Cryo-electron tomography (cryo-ET) provides a promising approach to study intact structures of macromolecules in situ, but the efficient preparation of high-quality cryosections represents a bottleneck. Although cryo-focused ion beam (cryo-FIB) milling has emerged for large and flat cryo-lamella preparation, its application to tissue specimens remains challenging. Here, we report an integrated workflow, VHUT-cryo-FIB, for efficiently preparing frozen hydrated tissue lamella that can be readily used in subsequent cryo-ET studies. The workflow includes vibratome slicing, high-pressure freezing, ultramicrotome cryo-trimming and cryo-FIB milling. Two strategies were developed for loading cryo-lamella via a side-entry cryo-holder or an FEI AutoGrid. The workflow was validated by using various tissue specimens, including rat skeletal muscle, rat liver and spinach leaf specimens, and in situ structures of ribosomes were obtained at nanometer resolution from the spinach and liver samples.
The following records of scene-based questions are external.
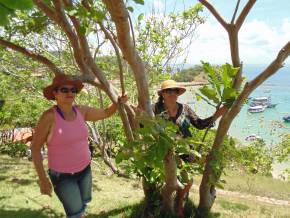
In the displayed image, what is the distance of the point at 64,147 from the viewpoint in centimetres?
354

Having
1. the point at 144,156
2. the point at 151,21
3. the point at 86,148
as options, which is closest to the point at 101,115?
the point at 86,148

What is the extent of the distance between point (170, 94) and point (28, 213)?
8.40ft

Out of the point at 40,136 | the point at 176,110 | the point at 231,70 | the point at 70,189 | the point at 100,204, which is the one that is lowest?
the point at 100,204

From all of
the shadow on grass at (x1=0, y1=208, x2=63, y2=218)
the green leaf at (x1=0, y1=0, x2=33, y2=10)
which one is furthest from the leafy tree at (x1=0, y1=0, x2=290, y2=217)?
the green leaf at (x1=0, y1=0, x2=33, y2=10)

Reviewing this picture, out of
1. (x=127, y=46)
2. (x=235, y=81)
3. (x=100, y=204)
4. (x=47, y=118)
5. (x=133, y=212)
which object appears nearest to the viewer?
(x=47, y=118)

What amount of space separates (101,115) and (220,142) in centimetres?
138

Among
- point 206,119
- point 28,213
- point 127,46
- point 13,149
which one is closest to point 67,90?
point 127,46

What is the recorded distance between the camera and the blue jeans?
357 centimetres

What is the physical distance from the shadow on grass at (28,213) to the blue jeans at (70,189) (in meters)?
1.83

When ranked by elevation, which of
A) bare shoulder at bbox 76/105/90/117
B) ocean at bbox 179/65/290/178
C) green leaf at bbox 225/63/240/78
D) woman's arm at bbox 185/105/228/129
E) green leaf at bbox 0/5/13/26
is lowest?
ocean at bbox 179/65/290/178

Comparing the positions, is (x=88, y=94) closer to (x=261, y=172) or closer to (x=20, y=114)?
(x=20, y=114)

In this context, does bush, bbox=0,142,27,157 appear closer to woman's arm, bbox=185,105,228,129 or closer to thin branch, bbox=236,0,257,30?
woman's arm, bbox=185,105,228,129

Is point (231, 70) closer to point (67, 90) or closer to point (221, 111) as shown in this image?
point (221, 111)

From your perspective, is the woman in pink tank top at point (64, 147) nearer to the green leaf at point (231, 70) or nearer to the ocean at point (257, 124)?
the green leaf at point (231, 70)
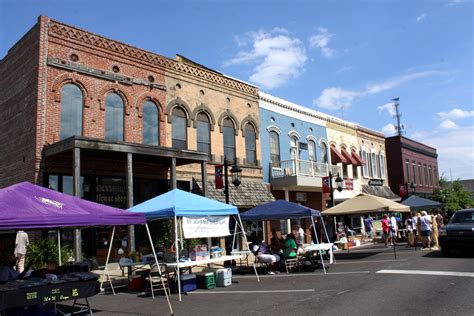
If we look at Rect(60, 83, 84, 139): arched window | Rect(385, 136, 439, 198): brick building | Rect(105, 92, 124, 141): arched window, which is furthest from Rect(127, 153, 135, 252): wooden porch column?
Rect(385, 136, 439, 198): brick building

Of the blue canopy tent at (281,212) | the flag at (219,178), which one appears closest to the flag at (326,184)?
the flag at (219,178)

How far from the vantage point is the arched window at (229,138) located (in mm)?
22609

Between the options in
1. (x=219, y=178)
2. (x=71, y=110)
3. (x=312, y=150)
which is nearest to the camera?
(x=71, y=110)

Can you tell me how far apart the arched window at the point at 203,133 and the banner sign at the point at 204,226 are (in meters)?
9.15

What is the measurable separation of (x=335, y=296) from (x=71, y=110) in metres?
12.0

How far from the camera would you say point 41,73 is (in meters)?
15.5

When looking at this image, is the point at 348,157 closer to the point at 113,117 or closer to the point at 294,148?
the point at 294,148

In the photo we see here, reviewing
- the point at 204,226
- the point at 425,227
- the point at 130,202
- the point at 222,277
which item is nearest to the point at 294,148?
the point at 425,227

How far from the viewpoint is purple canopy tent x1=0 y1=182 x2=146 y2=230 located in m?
7.05

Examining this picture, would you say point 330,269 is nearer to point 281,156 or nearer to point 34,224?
point 34,224

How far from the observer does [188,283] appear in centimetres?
1124

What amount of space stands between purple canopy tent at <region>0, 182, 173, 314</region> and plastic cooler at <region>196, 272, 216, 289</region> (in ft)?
11.9

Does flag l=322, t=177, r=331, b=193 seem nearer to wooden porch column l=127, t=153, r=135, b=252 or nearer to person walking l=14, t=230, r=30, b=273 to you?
wooden porch column l=127, t=153, r=135, b=252

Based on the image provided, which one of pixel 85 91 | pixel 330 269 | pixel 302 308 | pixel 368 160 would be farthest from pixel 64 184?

冷冻电子断层扫描 (cryo-ET) 为原位研究大分子的完整结构提供了一种有前途的方法，但高质量冷冻切片的有效制备是一个瓶颈。尽管冷冻聚焦离子束 (cryo-FIB) 铣削已用于大而扁平的冷冻薄片制备，但其在组织标本中的应用仍然具有挑战性。在这里，我们报告了一个集成的工作流程，VHUT-cryo-FIB，用于有效地制备冷冻水合组织薄片，可以很容易地用于后续的冷冻 ET 研究。工作流程包括振动切片、高压冷冻、超薄切片机冷冻修整和冷冻-FIB 铣削。开发了两种通过侧入式低温支架或 FEI AutoGrid 装载低温薄片的策略。通过使用各种组织标本（包括大鼠骨骼肌、大鼠肝脏和菠菜叶标本）和原位验证了工作流程从菠菜和肝脏样本中以纳米分辨率获得核糖体的结构。